But we must not forget about S1959, the Violent Radicalization and Homegrown Terrorism Prevention Act of 2007. (Too much of a mouthful? Follow ReasonableCitizen's lead and call it the AQ (or Anti-Quaker) Bill.) Below you'll find all the latest news as well as highlights of oppositional outcry from Sacramento to Atlanta.
 
Remarkably, in an apparent reaction to vast and sustained criticism, the Committee on Homeland Security released this Fact Sheet in December. (The Center for Constitutional Rights has a Fact sheet of its own here.  After reading it you can sign the anti- petition if it will make you feel better.)

Some folks seemed to think the bill was dead, but it clearly is not. I do think we have some time before it hits the Senate floor, however. My Senator, who is on the Homeland Security Committee, wasn't familiar with it when we spoke last week. If your Senator is also on that Committee, The Bill of Rights Defense Committee is asking you to meet with his or her aides.

And now, many smart reasons to fight this bill as though our Constitutional rights depended on it (Oh wait... They do...):
James Ridgeway and Jean Casella provide excellent, in-depth coverage in Mother Jones:


What the Homegrown Terrorism bill does is bring back into the equation not just violent actions, and not just violent plots, but the words and ideas that may (or may not) inspire or encourage them somewhere down the road.
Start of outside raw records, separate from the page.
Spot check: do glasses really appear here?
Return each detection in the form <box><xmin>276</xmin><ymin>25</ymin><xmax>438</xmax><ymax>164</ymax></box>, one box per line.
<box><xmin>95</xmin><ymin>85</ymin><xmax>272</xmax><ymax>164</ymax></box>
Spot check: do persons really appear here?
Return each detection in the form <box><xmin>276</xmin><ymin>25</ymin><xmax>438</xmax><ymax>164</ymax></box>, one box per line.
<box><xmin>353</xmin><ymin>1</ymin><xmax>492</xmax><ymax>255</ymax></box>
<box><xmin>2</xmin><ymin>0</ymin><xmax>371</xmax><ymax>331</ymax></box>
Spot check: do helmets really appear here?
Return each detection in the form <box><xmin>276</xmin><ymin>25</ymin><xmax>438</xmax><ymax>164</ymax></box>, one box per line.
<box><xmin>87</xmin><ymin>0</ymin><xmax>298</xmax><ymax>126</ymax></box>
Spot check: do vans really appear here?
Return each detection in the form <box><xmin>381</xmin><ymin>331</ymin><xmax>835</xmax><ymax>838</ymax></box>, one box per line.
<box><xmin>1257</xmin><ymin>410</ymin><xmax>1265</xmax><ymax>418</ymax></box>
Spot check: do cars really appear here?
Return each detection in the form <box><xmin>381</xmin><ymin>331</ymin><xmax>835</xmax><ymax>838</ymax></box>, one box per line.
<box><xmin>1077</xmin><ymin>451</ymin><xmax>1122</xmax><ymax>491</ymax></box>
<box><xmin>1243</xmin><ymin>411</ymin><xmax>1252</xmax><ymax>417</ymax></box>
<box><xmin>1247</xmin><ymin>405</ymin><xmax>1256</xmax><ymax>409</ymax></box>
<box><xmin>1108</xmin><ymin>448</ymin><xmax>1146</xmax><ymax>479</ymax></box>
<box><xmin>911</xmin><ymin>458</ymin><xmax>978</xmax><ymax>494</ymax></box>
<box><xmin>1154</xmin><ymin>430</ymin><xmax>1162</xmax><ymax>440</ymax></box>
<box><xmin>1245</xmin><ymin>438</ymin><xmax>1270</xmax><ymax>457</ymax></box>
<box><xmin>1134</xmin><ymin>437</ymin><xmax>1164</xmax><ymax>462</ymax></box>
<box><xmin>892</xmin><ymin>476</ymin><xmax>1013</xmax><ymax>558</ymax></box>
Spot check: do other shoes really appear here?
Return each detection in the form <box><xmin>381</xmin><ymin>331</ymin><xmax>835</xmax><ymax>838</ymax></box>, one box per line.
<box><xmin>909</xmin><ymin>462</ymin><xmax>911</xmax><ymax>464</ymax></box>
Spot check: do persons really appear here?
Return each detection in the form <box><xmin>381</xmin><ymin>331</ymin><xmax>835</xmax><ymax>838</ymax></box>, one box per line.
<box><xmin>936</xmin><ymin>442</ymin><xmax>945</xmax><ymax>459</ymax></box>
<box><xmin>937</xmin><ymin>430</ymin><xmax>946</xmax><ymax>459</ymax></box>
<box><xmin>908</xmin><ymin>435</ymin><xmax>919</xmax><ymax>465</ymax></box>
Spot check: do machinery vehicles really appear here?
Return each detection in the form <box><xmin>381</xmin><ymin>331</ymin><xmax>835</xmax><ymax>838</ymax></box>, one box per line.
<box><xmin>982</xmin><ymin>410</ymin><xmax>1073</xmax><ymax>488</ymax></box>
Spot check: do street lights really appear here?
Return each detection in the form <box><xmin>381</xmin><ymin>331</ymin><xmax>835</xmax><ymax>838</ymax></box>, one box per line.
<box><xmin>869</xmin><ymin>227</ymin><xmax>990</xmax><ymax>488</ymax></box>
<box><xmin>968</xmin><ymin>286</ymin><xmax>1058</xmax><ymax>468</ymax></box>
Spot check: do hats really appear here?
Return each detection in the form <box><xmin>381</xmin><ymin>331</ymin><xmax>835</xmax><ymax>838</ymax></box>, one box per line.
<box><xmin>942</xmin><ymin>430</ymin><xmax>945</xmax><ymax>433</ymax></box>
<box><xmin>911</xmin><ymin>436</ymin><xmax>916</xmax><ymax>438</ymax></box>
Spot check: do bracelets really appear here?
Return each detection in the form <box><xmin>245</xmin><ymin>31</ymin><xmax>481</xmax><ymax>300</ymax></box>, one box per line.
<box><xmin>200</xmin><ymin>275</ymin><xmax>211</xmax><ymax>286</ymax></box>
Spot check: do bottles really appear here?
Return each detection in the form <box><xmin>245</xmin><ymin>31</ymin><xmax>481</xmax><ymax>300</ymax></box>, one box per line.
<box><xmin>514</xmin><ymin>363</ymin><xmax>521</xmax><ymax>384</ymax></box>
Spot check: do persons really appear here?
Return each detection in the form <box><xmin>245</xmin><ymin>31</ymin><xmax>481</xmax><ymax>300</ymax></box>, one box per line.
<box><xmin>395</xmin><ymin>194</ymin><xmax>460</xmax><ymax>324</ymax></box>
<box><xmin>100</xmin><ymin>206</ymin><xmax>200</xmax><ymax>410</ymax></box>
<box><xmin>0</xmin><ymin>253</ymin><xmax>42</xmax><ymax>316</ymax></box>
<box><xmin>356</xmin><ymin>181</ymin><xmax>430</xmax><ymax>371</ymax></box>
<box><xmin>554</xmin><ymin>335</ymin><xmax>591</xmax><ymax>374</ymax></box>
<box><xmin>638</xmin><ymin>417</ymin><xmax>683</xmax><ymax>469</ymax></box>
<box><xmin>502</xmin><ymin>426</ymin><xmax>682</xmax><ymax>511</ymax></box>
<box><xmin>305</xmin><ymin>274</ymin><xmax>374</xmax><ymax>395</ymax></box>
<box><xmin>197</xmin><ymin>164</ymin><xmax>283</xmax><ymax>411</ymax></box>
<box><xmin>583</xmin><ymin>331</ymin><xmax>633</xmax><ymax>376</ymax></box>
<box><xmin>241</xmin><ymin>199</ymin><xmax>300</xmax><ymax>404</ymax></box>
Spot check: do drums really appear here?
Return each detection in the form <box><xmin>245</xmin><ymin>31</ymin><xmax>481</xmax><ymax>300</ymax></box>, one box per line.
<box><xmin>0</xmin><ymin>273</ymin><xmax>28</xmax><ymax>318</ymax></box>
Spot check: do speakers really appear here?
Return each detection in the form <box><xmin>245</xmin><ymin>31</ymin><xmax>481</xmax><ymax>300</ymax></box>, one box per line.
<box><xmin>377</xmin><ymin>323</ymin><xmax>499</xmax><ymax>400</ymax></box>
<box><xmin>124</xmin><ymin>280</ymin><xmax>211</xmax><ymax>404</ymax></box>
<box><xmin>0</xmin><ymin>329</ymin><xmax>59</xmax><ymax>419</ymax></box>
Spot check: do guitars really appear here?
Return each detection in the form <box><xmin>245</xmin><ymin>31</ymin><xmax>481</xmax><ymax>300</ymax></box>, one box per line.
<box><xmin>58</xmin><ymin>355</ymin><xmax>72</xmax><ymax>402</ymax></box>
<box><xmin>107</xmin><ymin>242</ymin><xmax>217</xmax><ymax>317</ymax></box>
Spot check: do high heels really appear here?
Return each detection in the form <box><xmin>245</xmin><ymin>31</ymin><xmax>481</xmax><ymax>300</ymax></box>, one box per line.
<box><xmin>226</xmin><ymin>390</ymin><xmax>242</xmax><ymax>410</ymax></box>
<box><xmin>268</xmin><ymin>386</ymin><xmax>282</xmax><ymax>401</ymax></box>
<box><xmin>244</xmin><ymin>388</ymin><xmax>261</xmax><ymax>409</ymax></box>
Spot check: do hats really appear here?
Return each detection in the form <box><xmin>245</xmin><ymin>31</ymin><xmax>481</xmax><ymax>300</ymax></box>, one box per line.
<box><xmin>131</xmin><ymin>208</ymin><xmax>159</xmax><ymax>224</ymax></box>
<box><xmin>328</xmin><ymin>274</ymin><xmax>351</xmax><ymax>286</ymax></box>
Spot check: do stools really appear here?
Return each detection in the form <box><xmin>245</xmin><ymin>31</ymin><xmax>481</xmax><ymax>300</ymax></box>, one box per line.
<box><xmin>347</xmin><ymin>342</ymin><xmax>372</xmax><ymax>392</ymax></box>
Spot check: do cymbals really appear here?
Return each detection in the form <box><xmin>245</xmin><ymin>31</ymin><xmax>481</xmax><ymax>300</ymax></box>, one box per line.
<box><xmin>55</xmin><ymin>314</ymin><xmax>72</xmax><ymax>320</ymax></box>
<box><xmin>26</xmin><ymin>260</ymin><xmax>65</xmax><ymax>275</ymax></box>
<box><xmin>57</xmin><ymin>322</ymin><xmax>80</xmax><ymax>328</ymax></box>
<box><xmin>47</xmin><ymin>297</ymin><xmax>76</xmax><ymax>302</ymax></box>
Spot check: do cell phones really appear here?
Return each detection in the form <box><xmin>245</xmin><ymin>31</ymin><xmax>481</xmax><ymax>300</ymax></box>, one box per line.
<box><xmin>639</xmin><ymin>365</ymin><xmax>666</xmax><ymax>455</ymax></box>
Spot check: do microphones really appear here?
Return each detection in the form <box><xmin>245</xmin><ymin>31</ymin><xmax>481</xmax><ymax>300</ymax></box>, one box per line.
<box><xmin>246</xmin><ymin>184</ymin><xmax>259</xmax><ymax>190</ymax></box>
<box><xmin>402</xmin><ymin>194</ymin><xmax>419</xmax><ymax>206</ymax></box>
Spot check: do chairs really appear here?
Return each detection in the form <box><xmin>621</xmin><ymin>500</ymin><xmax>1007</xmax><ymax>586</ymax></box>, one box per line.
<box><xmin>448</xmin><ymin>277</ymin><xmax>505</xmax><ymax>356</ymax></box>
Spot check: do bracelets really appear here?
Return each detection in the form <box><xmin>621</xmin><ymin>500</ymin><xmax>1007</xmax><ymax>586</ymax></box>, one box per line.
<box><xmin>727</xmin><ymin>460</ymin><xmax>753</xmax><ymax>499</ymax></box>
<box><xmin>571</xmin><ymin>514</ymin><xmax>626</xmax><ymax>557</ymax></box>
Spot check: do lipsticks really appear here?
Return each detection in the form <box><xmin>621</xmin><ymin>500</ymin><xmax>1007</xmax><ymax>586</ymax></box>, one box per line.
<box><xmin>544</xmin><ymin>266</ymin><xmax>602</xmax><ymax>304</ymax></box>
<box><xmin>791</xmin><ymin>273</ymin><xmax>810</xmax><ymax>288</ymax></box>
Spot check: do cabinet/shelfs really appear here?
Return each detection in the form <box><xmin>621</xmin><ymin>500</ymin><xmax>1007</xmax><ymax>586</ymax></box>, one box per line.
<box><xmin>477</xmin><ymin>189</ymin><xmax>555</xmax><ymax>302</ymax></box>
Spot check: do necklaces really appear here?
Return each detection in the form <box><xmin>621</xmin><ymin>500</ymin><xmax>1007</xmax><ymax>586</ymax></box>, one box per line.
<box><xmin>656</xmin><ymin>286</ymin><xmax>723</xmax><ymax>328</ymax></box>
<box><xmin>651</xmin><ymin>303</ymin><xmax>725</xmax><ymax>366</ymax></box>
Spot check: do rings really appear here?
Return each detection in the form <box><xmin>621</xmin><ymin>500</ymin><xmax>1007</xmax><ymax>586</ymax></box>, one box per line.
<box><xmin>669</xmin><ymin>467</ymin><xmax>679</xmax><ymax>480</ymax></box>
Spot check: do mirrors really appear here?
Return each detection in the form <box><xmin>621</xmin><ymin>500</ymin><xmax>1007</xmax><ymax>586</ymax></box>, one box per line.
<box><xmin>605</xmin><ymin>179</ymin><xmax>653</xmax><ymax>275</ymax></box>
It moves toward designating people as terrorists based not on what they do, but on what they say and what they think.

Other red flags appear in the bill's initial "findings"—among them, the charge that "the Internet has aided in facilitating violent radicalization, ideologically based violence, and the homegrown terrorism process in the United States by providing access to broad and constant streams of terrorist-related propaganda to United States citizens." "If Congress finds the Internet is dangerous, then the ACLU will have to worry about censorship and limitations on First Amendment activities," says the ACLU's Fredrickson. "Why go down that road?"


The Nation tells us that aspects of the bill have been funded despite not having passed in the Senate yet and are already impacting college campuses:

DHS has founded and funded six of its very own "Centers of Excellence," research facilities that span dozens of universities from coast to coast. The latest is a Center of Excellence for the Study of Violent Radicalization and Homegrown Terrorism, the funding for which cleared the House in October. The center is mandated to assist a national commission in combating those "adopting or promoting an extremist belief system...to advance political, religious or social change."

Opinion from Bob Barr in the Atlanta Journal Constitution:

That a Martin Luther King Jr. easily could have been — indeed almost certainly would have been — swept within the absurdly broad definitions in the homegrown terrorism act apparently matters little to the hundreds of Democrat and Republican House members who blithely voted "aye."

David Clark in The Tennessean:

In the six years since 9/11, we have seen the creation of the Department of Homeland Security, the Patriot Act and now the Violent Radicalization and Homegrown Terrorism Prevention Act of 2007. It makes me wonder not what the terrorists are doing to us, but what are we doing to ourselves?


John W. Whitehead of The Rutherford Institute:

The danger is the legislation’s vague definitions of violent radicalization and homegrown terrorism and the commission’s power to label individuals and groups as possible terrorists.

Sacramento Bee Editorial:

Harman's bill is labeled as an act to "prevent homegrown terrorism," and undefined "other purposes." This makes her bill eerily similar to the bill creating the House Un-American Activities Committee, which began in 1938 as a vehicle for investigating Nazi propaganda "and certain other propaganda activity."

The abuses of that committee, including its harassment of civil rights groups, are well documented. The Senate should kill Harman's bill and give the $22 million to local law enforcement, protecting the nation's citizens without ensnaring political activities as homegrown terrorism.

Hear, hear.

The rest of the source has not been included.